Passage provided
■ ■ ■ ■

Hazan Gemici (15 June 1927 – 25 June 2001) was a Turkish sports wrestler and trainer, who won the gold medal in the flyweight class of men's freestyle wrestling at the 1952 Olympics.

He was born in Giresun and died in İzmit, Kocaeli Province of Turkey.

Gemici began wrestling 1949 in İzmit (Kocaeli). He won the gold medal at the 1951 Mediterranean Games in Alexandria, Egypt, before he became Olympic gold medalist in Helsinki, Finland the next year. After retiring from the active sports in 1955, he served as a trainer in his hometown İzmit and later in Romania.

Hasan Gemici died on 25 June 2001 at his home in Izmit following chronic renal failure. He was succeeded by his wife Nezahat Gemici and five children. A sports hall in İzmit is named after him.

Achievements
 1951 Mediterranean Games in Alexandria, Egypt - gold (Freestyle Flyweight)
 1952 Summer Olympics in Helsinki, Finland - gold (Freestyle Flyweight)

■ ■ ■ ■

Supplied information
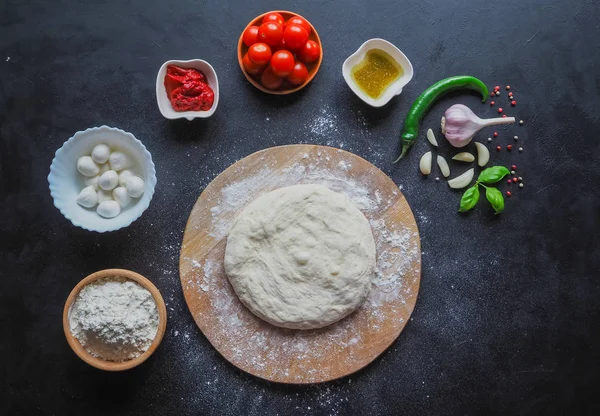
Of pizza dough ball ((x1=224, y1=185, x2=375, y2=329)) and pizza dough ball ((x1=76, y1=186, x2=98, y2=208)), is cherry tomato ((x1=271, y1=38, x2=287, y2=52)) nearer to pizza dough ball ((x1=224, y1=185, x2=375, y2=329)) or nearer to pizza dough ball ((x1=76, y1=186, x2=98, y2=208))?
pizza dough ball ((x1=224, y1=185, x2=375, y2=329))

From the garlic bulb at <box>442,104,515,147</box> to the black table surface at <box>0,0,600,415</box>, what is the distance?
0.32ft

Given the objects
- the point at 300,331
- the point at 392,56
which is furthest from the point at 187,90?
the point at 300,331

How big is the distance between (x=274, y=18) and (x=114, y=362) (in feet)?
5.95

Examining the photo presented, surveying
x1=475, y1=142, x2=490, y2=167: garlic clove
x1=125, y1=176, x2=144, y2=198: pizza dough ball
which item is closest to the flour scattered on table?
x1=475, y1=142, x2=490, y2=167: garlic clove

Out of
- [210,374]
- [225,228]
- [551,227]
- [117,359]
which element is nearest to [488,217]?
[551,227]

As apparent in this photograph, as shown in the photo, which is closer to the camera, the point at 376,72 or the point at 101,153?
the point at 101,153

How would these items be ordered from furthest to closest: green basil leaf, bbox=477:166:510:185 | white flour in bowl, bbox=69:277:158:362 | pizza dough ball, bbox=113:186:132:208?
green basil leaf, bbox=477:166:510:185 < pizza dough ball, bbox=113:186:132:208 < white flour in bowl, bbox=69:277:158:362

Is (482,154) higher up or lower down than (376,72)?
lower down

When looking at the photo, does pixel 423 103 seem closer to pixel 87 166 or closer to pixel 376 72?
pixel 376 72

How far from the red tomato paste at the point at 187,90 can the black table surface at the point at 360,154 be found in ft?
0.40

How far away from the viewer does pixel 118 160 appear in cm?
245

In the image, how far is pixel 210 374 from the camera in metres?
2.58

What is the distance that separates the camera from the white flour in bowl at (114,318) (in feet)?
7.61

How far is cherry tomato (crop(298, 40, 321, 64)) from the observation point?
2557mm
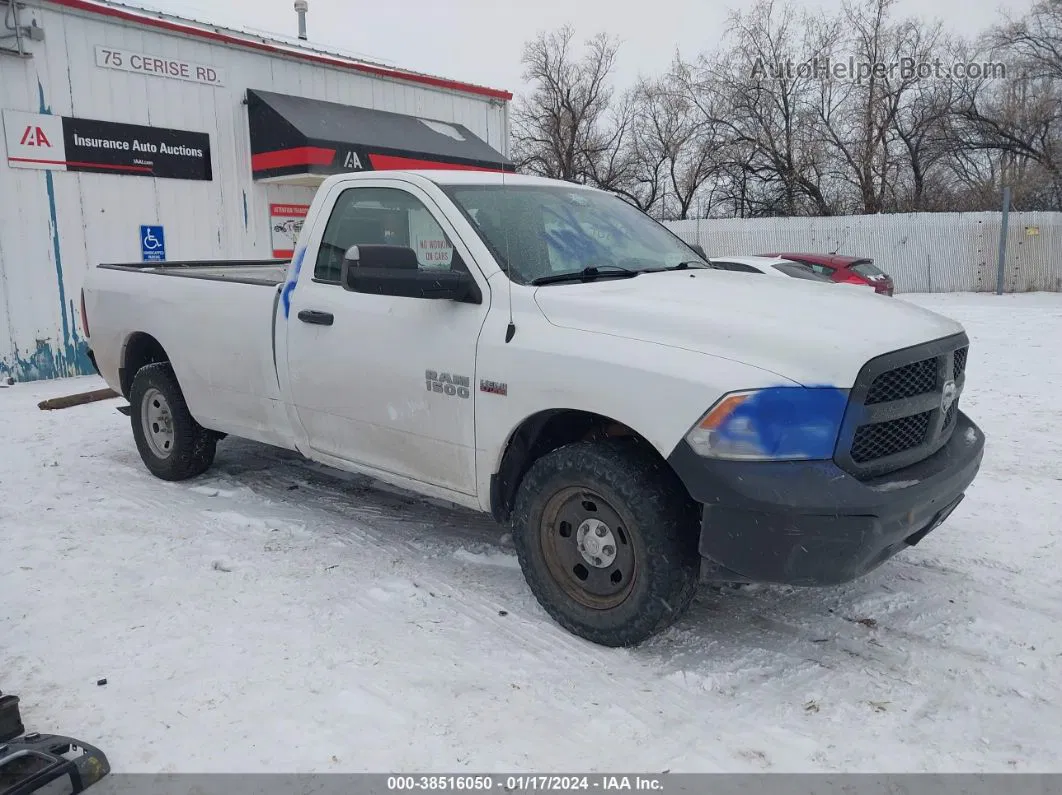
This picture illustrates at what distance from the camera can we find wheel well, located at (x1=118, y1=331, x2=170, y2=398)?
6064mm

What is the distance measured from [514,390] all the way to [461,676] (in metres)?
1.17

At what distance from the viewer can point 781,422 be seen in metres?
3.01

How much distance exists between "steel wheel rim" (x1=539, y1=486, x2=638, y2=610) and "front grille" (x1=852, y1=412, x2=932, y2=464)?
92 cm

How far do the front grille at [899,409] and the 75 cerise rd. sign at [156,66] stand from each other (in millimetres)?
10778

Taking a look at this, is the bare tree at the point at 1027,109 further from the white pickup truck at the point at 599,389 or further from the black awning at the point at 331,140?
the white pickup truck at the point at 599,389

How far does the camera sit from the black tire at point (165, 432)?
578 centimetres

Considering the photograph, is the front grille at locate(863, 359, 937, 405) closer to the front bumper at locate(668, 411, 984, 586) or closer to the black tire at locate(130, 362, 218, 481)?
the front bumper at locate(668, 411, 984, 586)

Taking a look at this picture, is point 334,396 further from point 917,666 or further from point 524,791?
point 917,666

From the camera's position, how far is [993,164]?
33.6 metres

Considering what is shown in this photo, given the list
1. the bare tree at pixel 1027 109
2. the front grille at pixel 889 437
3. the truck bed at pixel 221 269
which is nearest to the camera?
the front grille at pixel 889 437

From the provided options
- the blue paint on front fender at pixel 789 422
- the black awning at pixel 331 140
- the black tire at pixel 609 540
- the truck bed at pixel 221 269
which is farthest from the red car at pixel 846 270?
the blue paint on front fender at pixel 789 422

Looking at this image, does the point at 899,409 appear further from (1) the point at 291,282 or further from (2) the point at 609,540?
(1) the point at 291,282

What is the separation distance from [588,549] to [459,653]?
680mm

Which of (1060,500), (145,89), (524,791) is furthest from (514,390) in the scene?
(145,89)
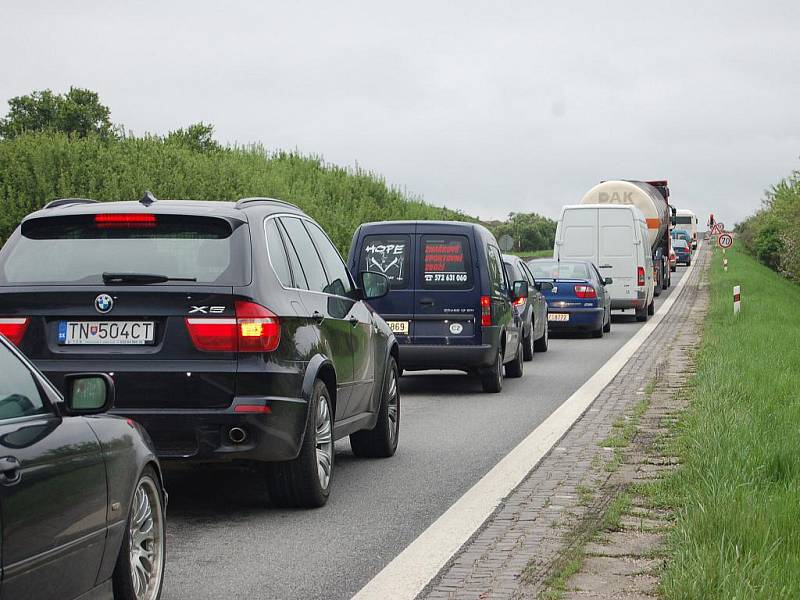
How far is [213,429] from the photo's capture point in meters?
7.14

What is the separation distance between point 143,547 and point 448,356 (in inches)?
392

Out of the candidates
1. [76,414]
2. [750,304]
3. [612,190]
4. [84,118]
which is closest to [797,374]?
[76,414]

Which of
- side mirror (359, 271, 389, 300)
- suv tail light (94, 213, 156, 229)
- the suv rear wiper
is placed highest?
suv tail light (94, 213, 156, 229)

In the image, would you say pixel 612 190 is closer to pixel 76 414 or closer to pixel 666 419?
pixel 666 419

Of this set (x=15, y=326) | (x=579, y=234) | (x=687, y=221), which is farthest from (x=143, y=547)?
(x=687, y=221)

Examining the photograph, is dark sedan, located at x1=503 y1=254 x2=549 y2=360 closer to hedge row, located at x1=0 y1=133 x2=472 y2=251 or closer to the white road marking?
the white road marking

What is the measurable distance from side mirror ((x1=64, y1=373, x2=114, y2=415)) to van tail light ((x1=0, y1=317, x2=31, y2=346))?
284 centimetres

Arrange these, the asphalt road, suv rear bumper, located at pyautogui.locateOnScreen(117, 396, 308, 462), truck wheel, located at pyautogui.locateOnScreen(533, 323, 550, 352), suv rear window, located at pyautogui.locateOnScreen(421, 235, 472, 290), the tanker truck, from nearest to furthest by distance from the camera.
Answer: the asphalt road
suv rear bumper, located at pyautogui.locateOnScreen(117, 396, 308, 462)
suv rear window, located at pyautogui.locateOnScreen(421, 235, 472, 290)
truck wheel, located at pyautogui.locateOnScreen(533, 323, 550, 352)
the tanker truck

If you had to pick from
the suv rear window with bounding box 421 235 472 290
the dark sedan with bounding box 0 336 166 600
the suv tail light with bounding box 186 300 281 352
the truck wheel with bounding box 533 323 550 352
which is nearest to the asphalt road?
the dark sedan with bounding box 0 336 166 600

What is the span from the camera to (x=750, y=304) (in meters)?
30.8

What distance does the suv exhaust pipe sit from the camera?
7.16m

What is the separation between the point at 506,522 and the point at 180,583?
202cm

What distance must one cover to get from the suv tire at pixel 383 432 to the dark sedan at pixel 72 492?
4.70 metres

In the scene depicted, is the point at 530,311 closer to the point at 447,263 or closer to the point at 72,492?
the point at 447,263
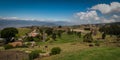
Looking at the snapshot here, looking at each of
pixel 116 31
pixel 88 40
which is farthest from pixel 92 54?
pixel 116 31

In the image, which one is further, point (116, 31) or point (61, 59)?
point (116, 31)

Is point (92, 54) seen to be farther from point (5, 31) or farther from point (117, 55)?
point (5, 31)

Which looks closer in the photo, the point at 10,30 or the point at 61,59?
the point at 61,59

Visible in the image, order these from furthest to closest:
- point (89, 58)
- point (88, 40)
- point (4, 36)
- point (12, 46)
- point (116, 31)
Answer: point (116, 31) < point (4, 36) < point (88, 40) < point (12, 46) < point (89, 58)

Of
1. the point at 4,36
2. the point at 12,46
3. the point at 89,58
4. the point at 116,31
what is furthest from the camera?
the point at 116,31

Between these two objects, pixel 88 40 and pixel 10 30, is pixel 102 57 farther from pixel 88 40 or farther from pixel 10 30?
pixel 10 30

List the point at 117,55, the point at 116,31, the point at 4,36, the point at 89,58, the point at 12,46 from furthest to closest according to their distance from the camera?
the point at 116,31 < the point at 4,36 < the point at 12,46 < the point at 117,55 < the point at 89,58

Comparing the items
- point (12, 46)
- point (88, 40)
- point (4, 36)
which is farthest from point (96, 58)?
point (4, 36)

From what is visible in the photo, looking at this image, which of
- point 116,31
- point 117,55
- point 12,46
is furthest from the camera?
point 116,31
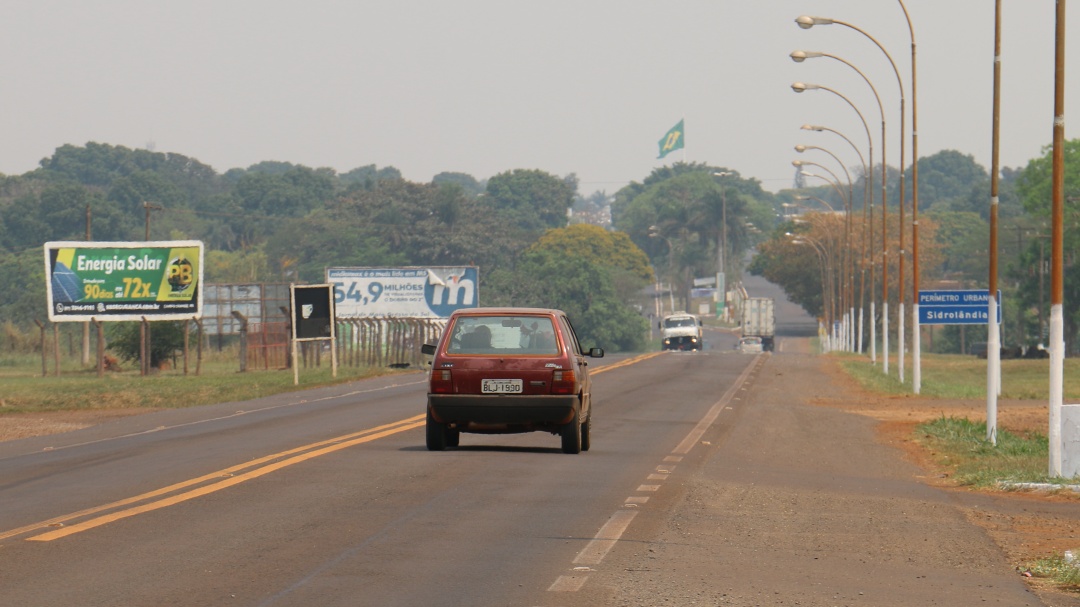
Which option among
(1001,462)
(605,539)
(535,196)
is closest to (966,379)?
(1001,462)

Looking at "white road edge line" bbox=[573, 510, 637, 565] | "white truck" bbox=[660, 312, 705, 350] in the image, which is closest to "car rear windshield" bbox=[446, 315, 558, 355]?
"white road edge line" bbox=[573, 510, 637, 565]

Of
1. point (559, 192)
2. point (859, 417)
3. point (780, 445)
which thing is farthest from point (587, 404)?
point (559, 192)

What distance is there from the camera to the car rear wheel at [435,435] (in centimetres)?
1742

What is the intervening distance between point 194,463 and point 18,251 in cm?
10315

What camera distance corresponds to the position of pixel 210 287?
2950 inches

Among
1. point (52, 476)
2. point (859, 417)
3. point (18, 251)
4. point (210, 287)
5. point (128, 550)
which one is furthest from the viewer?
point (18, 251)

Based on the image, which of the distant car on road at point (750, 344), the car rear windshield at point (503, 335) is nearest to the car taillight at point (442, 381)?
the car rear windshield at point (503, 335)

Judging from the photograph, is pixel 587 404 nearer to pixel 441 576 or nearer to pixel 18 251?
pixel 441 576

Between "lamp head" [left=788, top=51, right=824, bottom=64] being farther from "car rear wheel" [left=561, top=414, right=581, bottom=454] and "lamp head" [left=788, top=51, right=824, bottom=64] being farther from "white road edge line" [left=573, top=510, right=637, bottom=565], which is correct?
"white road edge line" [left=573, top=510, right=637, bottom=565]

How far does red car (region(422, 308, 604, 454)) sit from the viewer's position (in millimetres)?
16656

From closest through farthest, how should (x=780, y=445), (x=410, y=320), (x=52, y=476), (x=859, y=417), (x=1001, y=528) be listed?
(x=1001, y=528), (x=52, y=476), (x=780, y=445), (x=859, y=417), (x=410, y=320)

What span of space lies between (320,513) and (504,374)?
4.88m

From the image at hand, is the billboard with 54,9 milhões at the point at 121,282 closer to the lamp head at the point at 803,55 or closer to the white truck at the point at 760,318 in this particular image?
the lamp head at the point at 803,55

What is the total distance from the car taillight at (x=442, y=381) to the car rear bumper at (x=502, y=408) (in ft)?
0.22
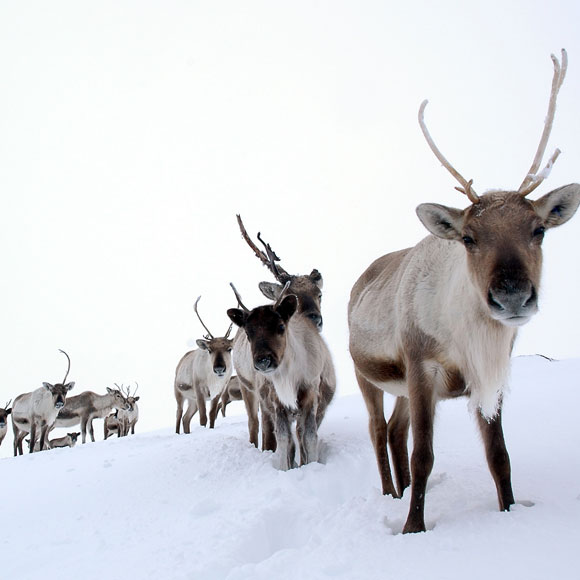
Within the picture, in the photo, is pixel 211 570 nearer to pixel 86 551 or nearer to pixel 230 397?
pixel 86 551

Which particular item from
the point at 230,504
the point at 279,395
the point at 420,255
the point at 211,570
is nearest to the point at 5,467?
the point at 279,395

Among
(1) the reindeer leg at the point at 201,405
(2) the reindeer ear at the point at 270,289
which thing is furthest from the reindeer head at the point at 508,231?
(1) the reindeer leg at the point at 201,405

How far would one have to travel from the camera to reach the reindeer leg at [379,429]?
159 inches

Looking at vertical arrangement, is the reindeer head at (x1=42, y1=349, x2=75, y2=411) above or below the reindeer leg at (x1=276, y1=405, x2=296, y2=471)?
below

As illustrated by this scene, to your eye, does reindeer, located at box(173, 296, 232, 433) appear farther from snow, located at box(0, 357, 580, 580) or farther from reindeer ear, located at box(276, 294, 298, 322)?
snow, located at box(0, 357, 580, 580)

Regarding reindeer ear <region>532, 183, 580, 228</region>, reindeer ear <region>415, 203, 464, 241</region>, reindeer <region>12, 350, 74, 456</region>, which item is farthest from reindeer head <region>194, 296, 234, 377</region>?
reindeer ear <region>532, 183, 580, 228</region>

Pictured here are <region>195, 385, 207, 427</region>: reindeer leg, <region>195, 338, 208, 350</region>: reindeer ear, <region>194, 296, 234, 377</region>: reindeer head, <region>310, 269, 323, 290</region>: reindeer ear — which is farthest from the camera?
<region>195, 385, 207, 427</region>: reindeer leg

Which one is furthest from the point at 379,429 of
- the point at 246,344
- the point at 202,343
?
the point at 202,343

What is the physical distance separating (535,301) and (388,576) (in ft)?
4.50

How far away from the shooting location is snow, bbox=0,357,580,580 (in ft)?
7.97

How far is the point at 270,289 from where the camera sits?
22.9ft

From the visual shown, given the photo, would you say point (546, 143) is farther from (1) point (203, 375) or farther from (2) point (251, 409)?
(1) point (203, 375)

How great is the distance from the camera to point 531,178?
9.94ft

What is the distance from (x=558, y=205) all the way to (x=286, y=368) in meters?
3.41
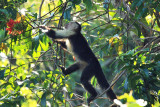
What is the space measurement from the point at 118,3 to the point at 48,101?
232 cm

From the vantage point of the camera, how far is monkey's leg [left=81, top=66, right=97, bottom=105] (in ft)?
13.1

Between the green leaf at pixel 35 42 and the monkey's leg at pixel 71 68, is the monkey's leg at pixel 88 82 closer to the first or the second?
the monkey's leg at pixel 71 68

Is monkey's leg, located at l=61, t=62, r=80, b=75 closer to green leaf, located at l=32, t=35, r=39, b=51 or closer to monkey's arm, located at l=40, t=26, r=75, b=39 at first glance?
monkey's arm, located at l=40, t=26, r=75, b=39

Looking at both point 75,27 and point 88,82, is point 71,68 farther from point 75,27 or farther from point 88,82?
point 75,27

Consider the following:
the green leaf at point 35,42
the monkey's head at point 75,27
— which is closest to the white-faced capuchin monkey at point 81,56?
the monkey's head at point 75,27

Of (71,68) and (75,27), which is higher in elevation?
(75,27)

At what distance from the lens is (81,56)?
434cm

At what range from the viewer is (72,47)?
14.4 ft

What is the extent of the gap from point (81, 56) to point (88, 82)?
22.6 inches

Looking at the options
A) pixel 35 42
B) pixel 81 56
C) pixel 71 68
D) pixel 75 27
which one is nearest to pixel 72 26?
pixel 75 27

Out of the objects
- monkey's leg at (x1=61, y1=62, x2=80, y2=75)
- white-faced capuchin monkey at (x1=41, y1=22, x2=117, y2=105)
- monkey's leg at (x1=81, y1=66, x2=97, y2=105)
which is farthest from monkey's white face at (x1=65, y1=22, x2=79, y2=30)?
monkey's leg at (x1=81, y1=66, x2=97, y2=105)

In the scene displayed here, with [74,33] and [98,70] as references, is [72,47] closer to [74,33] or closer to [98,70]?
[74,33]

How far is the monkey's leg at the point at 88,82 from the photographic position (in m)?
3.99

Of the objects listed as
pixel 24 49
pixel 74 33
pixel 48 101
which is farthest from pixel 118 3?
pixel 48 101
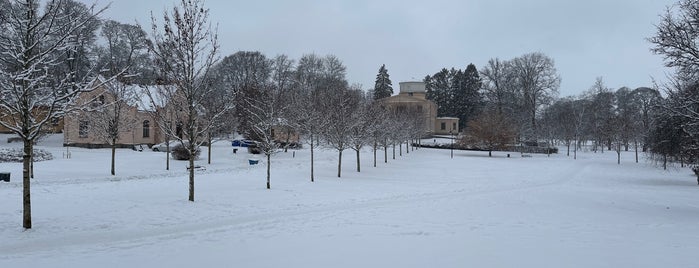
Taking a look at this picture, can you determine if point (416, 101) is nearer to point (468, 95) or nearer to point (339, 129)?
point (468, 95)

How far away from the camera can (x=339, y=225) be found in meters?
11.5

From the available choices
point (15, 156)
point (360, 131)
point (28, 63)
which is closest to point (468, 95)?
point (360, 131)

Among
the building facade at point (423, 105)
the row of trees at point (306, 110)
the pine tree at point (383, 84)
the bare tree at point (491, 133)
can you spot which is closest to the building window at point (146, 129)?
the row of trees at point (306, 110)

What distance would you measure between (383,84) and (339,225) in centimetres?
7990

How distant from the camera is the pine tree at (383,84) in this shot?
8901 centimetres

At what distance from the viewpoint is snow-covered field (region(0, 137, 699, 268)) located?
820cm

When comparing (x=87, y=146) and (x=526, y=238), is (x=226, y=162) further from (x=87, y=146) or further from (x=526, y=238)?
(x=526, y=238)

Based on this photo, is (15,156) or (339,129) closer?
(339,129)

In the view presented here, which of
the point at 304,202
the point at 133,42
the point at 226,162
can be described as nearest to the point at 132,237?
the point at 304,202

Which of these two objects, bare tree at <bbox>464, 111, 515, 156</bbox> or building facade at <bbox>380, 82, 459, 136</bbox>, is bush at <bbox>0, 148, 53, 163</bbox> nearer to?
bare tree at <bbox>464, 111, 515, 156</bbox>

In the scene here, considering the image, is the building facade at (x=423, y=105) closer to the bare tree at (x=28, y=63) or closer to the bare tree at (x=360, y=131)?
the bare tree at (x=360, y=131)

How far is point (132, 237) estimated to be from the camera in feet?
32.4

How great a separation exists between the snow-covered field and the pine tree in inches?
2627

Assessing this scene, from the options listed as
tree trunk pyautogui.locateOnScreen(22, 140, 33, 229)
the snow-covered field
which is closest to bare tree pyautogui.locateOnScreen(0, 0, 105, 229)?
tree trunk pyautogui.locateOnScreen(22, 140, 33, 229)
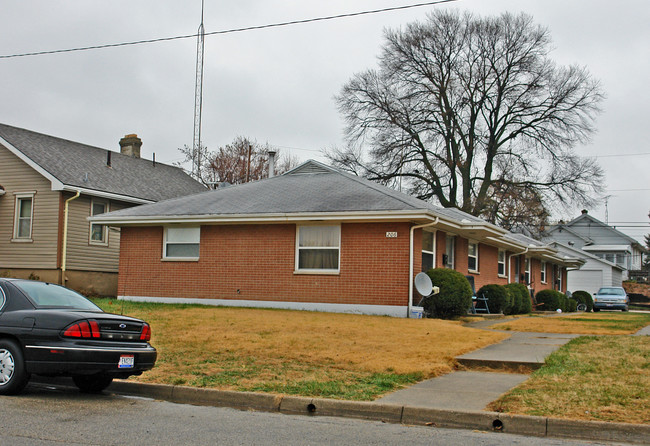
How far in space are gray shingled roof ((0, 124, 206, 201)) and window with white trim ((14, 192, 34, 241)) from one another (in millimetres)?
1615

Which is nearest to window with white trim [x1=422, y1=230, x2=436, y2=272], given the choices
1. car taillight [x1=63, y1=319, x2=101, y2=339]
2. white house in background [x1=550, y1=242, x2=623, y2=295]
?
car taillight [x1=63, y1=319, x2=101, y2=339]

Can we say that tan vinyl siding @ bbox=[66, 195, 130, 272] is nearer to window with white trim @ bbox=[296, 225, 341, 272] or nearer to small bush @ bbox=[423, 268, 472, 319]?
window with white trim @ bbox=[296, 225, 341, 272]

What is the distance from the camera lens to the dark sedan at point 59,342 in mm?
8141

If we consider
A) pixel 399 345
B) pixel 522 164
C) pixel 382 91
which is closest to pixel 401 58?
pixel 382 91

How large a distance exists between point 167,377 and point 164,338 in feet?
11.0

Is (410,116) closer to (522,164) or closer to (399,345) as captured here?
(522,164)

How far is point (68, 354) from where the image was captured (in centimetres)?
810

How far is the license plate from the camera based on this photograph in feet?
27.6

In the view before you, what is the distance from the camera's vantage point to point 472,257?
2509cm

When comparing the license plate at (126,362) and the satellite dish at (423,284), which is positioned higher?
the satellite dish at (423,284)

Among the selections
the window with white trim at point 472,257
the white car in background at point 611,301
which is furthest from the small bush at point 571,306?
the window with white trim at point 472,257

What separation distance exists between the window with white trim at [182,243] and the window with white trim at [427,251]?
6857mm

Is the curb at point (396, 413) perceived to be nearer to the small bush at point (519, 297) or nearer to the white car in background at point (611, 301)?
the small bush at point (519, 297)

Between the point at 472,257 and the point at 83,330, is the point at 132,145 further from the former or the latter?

■ ■ ■ ■

Written task
According to the biographical passage on the Turkish wrestler, in what year did he retire from active sports?

Response to this exercise
1955